* _Testo proposto_:
Sicilia - Ficodindia
È maestra nell’accumulare acqua, come tutte le piante succulente. Nasce in Messico ma da cinque secoli il ficodindia è siciliano di adozione. Resiste dove altri soccombono. Dai semi si spreme olio per cosmesi, le sue pale spinose sono commestibili, viene usato come foraggio e per biomassa. Se ne ricavano persino pigmenti naturali per celle fotovoltaiche
di nuovissima generazione! Ma i più amati sono i suoi deliziosi frutti, che Elio Vittorini così descrive: “Frutti coronati di spine che crescevano, corallo, sulla pietra”.
Toscana - Castagno
Originario dell’Asia minore, il plurisecolare “albero del pane” era indispensabile per la vita in montagna. Regalava legno, farina, frutti e buon miele. “Pan di legno” e “vin di nuvoli”: il povero pasto a base di polenta di castagne e acqua di fonte diventava più saporito chiamandolo con nomi poetici! I castagneti da frutto un tempo ricoprivano 150.000 ettari di Toscana. Le invasioni della vespa cinese e della robinia hanno ridotto molto la produzione recente, motivo in più per difendere le varianti tipiche toscane.

* _Materiale di studio_:

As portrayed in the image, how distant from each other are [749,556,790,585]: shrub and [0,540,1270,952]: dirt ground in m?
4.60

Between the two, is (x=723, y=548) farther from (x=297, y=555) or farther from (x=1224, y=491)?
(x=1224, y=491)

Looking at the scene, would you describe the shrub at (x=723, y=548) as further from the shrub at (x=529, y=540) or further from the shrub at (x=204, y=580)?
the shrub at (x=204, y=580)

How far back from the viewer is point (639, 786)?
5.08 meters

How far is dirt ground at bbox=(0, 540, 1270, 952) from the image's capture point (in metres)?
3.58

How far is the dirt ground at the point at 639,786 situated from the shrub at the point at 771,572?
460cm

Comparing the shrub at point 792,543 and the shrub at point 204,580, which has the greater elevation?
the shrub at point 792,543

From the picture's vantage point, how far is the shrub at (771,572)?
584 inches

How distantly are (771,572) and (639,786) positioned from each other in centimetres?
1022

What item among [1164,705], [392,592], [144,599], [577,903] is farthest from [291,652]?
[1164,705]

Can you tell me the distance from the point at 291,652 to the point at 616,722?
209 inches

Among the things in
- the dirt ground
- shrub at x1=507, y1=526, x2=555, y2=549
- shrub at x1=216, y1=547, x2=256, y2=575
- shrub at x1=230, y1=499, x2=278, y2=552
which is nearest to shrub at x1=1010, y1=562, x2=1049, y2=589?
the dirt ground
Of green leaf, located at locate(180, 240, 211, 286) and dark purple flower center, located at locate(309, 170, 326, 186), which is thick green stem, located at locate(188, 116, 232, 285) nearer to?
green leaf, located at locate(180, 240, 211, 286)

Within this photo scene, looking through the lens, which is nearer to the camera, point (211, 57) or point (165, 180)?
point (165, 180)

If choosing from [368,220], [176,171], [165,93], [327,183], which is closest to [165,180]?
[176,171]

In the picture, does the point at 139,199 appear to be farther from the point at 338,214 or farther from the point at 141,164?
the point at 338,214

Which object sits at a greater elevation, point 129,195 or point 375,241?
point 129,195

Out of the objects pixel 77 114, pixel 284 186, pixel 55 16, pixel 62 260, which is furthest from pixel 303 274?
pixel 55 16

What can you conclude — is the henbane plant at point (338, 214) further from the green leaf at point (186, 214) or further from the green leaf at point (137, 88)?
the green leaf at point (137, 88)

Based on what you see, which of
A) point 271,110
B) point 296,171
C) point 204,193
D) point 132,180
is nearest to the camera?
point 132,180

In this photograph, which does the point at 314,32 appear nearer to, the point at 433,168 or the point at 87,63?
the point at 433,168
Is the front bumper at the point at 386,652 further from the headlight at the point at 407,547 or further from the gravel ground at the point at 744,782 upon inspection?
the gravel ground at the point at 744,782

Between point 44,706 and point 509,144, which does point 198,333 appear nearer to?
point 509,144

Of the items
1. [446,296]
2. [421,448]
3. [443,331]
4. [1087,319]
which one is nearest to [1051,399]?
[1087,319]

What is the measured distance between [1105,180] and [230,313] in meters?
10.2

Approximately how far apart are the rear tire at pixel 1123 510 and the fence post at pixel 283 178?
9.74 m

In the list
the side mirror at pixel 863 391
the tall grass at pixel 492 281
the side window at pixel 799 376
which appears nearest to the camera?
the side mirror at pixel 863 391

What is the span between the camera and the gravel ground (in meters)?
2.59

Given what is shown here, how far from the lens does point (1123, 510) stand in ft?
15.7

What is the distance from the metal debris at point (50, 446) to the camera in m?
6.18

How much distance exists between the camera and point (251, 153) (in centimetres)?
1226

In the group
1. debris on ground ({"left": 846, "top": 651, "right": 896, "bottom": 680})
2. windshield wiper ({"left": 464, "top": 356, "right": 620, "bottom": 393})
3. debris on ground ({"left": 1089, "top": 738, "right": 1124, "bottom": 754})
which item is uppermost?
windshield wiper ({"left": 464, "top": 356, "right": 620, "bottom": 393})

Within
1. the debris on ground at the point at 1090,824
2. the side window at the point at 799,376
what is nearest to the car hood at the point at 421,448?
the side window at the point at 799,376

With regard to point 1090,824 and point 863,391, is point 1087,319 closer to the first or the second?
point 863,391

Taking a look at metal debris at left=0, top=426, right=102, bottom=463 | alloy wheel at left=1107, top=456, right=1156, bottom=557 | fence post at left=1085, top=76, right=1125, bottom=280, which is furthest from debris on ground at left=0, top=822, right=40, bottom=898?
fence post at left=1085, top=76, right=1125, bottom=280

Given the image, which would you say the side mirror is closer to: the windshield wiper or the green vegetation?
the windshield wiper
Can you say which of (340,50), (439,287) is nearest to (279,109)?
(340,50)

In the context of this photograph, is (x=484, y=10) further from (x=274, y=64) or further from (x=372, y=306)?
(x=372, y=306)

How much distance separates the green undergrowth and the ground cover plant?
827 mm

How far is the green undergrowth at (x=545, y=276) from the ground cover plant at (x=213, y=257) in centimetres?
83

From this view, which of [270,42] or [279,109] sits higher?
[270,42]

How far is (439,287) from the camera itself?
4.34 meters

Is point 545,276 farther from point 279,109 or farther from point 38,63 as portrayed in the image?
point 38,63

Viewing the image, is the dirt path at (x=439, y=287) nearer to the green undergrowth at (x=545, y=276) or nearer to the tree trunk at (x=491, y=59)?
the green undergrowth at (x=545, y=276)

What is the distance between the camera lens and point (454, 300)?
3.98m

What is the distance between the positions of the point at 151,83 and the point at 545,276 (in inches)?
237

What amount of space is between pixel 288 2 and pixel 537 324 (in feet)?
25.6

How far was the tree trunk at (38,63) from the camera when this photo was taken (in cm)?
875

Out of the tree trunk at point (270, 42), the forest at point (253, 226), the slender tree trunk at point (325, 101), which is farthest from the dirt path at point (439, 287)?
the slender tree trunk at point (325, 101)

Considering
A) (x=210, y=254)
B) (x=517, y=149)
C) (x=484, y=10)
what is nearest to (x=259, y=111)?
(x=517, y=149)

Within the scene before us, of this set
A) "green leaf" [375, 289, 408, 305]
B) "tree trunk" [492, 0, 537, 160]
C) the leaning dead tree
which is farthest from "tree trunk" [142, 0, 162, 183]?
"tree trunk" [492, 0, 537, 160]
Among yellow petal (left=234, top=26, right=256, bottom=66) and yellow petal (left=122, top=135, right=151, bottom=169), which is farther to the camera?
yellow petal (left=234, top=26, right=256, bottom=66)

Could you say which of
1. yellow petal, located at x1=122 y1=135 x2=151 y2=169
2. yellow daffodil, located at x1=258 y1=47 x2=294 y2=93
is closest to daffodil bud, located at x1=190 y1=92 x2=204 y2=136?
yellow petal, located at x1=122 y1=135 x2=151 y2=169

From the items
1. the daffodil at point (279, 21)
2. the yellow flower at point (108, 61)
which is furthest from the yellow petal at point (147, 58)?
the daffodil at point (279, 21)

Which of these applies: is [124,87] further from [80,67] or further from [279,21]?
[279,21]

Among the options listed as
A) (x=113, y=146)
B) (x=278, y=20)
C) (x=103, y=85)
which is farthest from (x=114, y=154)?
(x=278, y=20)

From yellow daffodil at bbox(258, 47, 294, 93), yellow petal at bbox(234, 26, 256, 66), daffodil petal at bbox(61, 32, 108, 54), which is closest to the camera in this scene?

* _Elenco attività_:
1 – Nel testo su ficodindia e castagno, quali prodotti regalava il castagno?
2 – Puoi proseguire il testo su ficodindia e castagno a partire dalla sua ultima frase?

* _Risposte agli esercizi_:
1 – Legno, farina, frutti e buon miele.

2 –
Trentino - Mirtillo
Blu intenso, gustosi e carnosi: i mirtilli crescono bene in montagna anche oltre i 1000 metri, in terreni acidi. Si raccolgono tra luglio e ottobre nei boschi e nelle vallate del Trentino, che vanta una produzione di piccoli frutti di altissima qualità, per consumo diretto, marmellate e liquori. Le antocianine sono pigmenti con un’elevata attività protettiva antitumorale e i mirtilli ne sono ricchi! La specie maggiormente coltivata in Trentino è il mirtillo gigante nordamericano ed è suddivisa in varietà particolari come Brigitta.
Umbria – Lenticchia
Sugli splendidi piani carsici di Castelluccio di Norcia, nel Parco Nazionale dei Monti Sibillini, a circa 1500 metri di altitudine, si coltiva una varietà speciale e rara di lenticchia. I suoi semi sono stati trovati in tombe neolitiche del 3000 a.C. Proteine vegetali, vitamine, fibre e sali: la piccola “Lénta” ha tutto ciò che serve per una dieta nutriente e sana! Abituata al freddo, resiste ai parassiti. I germogli si mangiano in insalata. Grazie alla buccia tenera, può essere cotta senza ammollo, per deliziose creme e zuppe.
Valle d’Aosta - Melo
Lungo la Dora Baltea, le fertili terrazze alluvionali sono un paradiso per il melo. Piove poco e il territorio valdostano, benché circondato dai massicci delle Alpi, è inondato di sole e di vento, anche in settembre e ottobre, quando maturano le mele. Un ambiente unico, che ospita più del 40% di tutte le piante italiane! Da secoli le mele, renette e non solo, sono presenti in tante ricette, nel sidro, nei riti e nelle feste.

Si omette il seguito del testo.